■ **WORK ORDER**
This task calls for copying every line in the data below that contains the word "Zealand".

■ **DATA PROVIDED**
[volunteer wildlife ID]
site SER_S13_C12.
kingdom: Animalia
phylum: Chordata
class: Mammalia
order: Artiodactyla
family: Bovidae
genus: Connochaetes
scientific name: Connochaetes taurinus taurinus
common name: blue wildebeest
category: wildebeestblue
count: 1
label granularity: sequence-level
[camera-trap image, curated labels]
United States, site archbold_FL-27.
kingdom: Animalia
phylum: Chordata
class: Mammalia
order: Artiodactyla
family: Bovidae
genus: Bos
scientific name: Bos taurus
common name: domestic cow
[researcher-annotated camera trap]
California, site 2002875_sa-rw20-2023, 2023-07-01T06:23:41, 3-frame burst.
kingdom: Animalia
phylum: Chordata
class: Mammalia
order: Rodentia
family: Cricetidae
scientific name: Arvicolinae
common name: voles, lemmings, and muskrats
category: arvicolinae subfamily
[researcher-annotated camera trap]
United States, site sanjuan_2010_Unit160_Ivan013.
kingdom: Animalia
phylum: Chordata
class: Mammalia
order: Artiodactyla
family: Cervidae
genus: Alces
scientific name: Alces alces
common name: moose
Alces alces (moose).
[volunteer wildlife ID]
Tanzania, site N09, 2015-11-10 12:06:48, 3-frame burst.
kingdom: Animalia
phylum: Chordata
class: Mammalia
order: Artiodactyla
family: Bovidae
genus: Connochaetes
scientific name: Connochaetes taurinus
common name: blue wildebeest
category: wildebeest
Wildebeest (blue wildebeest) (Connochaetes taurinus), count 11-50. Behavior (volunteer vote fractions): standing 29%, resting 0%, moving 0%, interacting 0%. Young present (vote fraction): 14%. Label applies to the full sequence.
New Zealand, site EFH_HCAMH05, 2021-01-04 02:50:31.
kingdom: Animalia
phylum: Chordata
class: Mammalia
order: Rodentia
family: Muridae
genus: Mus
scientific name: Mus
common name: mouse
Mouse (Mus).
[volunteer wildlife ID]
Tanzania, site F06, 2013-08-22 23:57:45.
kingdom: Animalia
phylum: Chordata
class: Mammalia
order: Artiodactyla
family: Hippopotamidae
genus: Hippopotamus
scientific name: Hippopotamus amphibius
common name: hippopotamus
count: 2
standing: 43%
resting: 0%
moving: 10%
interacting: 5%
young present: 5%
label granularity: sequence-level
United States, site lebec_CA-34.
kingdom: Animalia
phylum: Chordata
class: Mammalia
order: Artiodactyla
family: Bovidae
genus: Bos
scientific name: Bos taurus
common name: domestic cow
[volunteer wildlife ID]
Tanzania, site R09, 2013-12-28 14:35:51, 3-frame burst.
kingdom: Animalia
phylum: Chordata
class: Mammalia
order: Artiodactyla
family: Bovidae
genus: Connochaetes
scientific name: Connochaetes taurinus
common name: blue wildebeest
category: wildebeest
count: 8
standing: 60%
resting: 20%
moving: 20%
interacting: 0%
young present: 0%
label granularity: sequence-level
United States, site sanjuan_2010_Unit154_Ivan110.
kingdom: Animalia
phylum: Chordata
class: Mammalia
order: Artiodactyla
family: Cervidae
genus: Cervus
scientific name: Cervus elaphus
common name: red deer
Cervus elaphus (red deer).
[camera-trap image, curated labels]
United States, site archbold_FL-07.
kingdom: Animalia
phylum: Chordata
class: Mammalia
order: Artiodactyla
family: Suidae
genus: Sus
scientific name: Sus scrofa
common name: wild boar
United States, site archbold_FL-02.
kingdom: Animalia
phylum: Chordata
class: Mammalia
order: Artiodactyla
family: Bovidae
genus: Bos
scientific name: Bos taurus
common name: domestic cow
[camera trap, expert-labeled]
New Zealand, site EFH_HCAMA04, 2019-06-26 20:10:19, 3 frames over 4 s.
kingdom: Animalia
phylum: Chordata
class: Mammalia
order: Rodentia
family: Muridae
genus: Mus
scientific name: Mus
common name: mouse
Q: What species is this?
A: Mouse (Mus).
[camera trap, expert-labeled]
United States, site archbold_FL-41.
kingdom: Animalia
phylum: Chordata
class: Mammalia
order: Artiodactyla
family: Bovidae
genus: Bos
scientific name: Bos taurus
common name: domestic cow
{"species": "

■ **TASK OUTPUT**
New Zealand, site EFH_HCAMH05, 2021-01-04 02:50:31.
New Zealand, site EFH_HCAMA04, 2019-06-26 20:10:19, 3 frames over 4 s.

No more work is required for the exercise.